Churches (and the churchies) make me nervous. And here’s why…
The God I have come to know – the one that asks me to be the best me – is not the God that these churches (or churchies) speak of. That God is scary. He believes we are all sinners – hate the sin, not the sinner. He is vengeful and spiteful. He shows his wrath by helping kill innocent children or desecrating cities due to homosexuality. The God of the churchies needs a mediator to hear you – a priest who can tell you what your punishment is for the sins you have committed. Churchies stand outside military funerals and claim their God kills soldiers because “God hates fags.”
I am not trying to get into a religious discussion – that can’t be done in a blog or on Facebook. I am happy to go to coffee and have a legitimate dialogue, as I have been known to do with many a Christian.
What I do want this blog to be is the start of a change. For me.
This is an apology to you, my Jesus lovin’ Christian friends. I apologize that I allowed these churchies to cloud my assessment of you. I am sorry that I let a select few corrupt my views of so many.
It is not your fault that a few of you are extremists. It is not your fault that a select group of you seem unloving or judgmental. It is not your fault that the loudest (and generally angriest) of you are generally the only ones heard.

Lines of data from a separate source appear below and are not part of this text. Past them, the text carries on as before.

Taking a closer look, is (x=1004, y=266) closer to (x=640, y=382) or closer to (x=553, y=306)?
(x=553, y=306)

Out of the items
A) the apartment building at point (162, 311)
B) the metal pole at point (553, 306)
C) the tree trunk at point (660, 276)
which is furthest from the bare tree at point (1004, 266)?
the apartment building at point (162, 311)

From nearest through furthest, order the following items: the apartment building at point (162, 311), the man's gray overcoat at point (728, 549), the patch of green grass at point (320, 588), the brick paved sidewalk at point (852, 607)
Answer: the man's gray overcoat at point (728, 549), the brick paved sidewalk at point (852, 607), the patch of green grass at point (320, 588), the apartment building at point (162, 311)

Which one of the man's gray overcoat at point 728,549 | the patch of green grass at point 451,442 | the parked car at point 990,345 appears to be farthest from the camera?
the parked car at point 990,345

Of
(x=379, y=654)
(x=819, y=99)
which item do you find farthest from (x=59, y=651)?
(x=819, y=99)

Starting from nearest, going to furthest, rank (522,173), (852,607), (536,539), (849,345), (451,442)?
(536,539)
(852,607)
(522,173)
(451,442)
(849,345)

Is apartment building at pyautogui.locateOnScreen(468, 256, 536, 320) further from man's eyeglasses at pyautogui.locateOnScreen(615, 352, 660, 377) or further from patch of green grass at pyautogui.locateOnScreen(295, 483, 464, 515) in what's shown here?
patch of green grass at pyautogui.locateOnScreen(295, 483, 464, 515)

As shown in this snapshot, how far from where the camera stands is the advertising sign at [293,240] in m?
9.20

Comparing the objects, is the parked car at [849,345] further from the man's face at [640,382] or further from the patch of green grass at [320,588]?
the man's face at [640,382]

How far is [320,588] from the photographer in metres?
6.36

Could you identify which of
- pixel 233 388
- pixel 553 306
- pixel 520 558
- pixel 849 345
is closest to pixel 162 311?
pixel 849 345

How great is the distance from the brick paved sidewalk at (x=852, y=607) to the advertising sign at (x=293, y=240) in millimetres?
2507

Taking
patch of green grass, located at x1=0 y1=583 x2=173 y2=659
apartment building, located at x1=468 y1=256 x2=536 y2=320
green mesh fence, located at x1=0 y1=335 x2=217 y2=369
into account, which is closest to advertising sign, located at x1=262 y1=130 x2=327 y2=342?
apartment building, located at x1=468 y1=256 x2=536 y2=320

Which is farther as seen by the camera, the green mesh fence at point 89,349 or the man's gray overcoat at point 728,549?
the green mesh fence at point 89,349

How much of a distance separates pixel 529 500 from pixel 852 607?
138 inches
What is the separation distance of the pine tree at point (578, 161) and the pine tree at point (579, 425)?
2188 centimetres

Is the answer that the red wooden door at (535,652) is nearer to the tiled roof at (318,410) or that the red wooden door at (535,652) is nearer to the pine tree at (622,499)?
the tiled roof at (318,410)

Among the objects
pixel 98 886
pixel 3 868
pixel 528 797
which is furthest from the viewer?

Perhaps it’s because only recently have I actually met a few of you that helped me redefine what “churchie” means: that being a Christian means loving all and being the best you. It means having a relationship with God outside of your relationship to others. It means being comfortable enough in that relationship to not need to make others feel like their relationships are less than. Being a real Christian means that you spend your days being the best you and understand that others need to be the best them.
So, while you may not catch me at church every Sunday, what you will see is me being my best me.
More importantly, you will see me change…’cause we are nothing if we can’t evolve.
It’s taken me a while to figure this out, but I know that you will forgive me…it’s kind of what y’all do.
PS. Heard of the Reformation Project? It’s kind of awesome.